The records that follow must be repeated verbatim, every one of them.

Begin Information provided

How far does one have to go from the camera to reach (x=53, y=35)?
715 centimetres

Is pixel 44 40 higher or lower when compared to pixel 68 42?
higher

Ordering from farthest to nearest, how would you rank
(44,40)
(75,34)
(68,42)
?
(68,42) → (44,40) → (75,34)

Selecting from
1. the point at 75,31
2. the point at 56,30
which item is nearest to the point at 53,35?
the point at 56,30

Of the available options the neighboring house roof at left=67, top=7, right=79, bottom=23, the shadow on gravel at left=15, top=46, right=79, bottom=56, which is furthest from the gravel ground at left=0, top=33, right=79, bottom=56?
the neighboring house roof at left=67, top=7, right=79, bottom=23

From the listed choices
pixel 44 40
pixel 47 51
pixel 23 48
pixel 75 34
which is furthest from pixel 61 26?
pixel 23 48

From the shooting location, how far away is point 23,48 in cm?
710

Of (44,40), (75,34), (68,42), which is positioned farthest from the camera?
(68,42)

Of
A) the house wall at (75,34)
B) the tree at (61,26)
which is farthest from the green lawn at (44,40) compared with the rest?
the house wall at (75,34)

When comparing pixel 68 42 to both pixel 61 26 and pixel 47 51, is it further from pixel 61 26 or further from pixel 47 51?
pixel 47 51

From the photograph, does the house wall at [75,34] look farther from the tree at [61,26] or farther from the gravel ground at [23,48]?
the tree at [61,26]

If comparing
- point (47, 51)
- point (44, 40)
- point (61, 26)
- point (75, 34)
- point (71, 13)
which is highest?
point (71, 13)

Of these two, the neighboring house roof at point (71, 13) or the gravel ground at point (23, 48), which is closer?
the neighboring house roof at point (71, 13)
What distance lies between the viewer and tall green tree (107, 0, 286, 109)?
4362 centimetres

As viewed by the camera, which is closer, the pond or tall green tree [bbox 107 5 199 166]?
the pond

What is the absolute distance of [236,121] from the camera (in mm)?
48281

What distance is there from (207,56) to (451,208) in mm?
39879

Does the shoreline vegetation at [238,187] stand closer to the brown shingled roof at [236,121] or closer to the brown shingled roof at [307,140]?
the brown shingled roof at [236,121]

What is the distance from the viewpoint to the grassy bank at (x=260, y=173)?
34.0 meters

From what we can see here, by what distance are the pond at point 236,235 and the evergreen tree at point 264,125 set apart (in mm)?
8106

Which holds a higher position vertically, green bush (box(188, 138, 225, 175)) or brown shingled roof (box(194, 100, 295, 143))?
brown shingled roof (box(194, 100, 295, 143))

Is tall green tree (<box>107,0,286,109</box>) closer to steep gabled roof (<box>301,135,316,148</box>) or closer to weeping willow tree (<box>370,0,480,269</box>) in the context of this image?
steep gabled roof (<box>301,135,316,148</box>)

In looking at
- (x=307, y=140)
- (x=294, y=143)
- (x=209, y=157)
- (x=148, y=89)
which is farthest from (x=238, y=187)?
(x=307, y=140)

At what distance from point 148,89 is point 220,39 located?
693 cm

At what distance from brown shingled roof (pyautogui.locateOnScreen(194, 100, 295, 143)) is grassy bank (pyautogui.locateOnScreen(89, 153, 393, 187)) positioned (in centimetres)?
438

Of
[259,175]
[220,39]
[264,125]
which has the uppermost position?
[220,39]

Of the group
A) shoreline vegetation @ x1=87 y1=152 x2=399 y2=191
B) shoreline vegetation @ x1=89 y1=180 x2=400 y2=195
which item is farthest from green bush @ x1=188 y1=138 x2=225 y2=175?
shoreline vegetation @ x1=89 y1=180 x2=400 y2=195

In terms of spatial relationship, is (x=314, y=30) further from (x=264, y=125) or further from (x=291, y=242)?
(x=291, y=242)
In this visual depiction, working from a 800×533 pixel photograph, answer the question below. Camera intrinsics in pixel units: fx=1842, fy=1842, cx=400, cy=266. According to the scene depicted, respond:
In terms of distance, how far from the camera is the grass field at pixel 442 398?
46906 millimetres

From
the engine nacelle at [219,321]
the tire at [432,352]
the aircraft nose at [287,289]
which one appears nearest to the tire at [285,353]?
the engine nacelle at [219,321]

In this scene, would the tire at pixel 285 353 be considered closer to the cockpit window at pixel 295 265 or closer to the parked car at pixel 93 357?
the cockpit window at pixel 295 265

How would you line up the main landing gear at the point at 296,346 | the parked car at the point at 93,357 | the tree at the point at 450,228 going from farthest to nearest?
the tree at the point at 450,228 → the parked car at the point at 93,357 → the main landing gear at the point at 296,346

End Information provided

[Solved problem]:
How far does one have to go from the camera to reach (x=53, y=35)?
715 centimetres

Is pixel 44 40 higher or lower when compared to pixel 68 42?
higher

Ordering from farthest to nearest, how would you rank
(44,40)
(75,34)
(68,42)
?
(68,42) → (44,40) → (75,34)

Selecting from
1. the point at 75,31
2. the point at 56,30
which item is nearest to the point at 53,35?
the point at 56,30

Of the available options the neighboring house roof at left=67, top=7, right=79, bottom=23, the shadow on gravel at left=15, top=46, right=79, bottom=56, which is furthest from the gravel ground at left=0, top=33, right=79, bottom=56?
the neighboring house roof at left=67, top=7, right=79, bottom=23

From the listed choices
pixel 44 40
pixel 47 51
pixel 23 48
pixel 75 34
which is furthest from pixel 61 26?
pixel 23 48

From the shooting location, how far away is point 23,48 in cm?
710

Of (44,40), (75,34), (68,42), which is positioned farthest from the camera?
(68,42)

Of
A) the house wall at (75,34)
B) the tree at (61,26)
which is farthest from the green lawn at (44,40) compared with the rest?
the house wall at (75,34)

When comparing pixel 68 42 to both pixel 61 26 and pixel 47 51, is it further from pixel 61 26 or further from pixel 47 51?
pixel 47 51

From the photograph, does the house wall at [75,34] look farther from the tree at [61,26] or farther from the gravel ground at [23,48]?
the tree at [61,26]

If comparing
- point (47, 51)
- point (44, 40)
- point (61, 26)
- point (75, 34)
- point (71, 13)
which is highest?
point (71, 13)

Of these two, the neighboring house roof at point (71, 13) or the gravel ground at point (23, 48), which is closer?
the neighboring house roof at point (71, 13)
What distance lies between the viewer and tall green tree (107, 0, 286, 109)?
4362 centimetres

As viewed by the camera, which is closer, the pond or tall green tree [bbox 107 5 199 166]?
the pond

What is the absolute distance of [236,121] from the camera (in mm)?
48281

What distance is there from (207,56) to (451,208) in mm?
39879

Does the shoreline vegetation at [238,187] stand closer to the brown shingled roof at [236,121] or closer to the brown shingled roof at [307,140]?
the brown shingled roof at [236,121]

What is the distance from the viewpoint to the grassy bank at (x=260, y=173)?
34.0 meters

From what we can see here, by what distance are the pond at point 236,235 and the evergreen tree at point 264,125 set apart (in mm)?
8106

Which holds a higher position vertically, green bush (box(188, 138, 225, 175)) or brown shingled roof (box(194, 100, 295, 143))?
brown shingled roof (box(194, 100, 295, 143))

Is tall green tree (<box>107,0,286,109</box>) closer to steep gabled roof (<box>301,135,316,148</box>) or closer to weeping willow tree (<box>370,0,480,269</box>) in the context of this image?
steep gabled roof (<box>301,135,316,148</box>)

In looking at
- (x=307, y=140)
- (x=294, y=143)
- (x=209, y=157)
- (x=148, y=89)
which is farthest from (x=238, y=187)?
(x=307, y=140)

At what distance from point 148,89 is point 220,39 located?
693 cm

At what distance from brown shingled roof (pyautogui.locateOnScreen(194, 100, 295, 143)) is grassy bank (pyautogui.locateOnScreen(89, 153, 393, 187)) positioned (in centimetres)?
438

Of
[259,175]
[220,39]
[264,125]
which has the uppermost position?
[220,39]

Of the group
A) shoreline vegetation @ x1=87 y1=152 x2=399 y2=191
B) shoreline vegetation @ x1=89 y1=180 x2=400 y2=195
which item is farthest from green bush @ x1=188 y1=138 x2=225 y2=175?
shoreline vegetation @ x1=89 y1=180 x2=400 y2=195

In terms of spatial relationship, is (x=314, y=30) further from (x=264, y=125) or further from (x=291, y=242)?
(x=291, y=242)
In this visual depiction, working from a 800×533 pixel photograph, answer the question below. Camera intrinsics in pixel units: fx=1842, fy=1842, cx=400, cy=266. According to the scene depicted, respond:
In terms of distance, how far from the camera is the grass field at pixel 442 398?
46906 millimetres

From
the engine nacelle at [219,321]
the tire at [432,352]
the aircraft nose at [287,289]
which one appears nearest to the tire at [285,353]?
the engine nacelle at [219,321]

In this scene, would the tire at pixel 285 353 be considered closer to the cockpit window at pixel 295 265 or closer to the parked car at pixel 93 357?
the cockpit window at pixel 295 265

How would you line up the main landing gear at the point at 296,346 | the parked car at the point at 93,357 | the tree at the point at 450,228 going from farthest to nearest?
the tree at the point at 450,228 → the parked car at the point at 93,357 → the main landing gear at the point at 296,346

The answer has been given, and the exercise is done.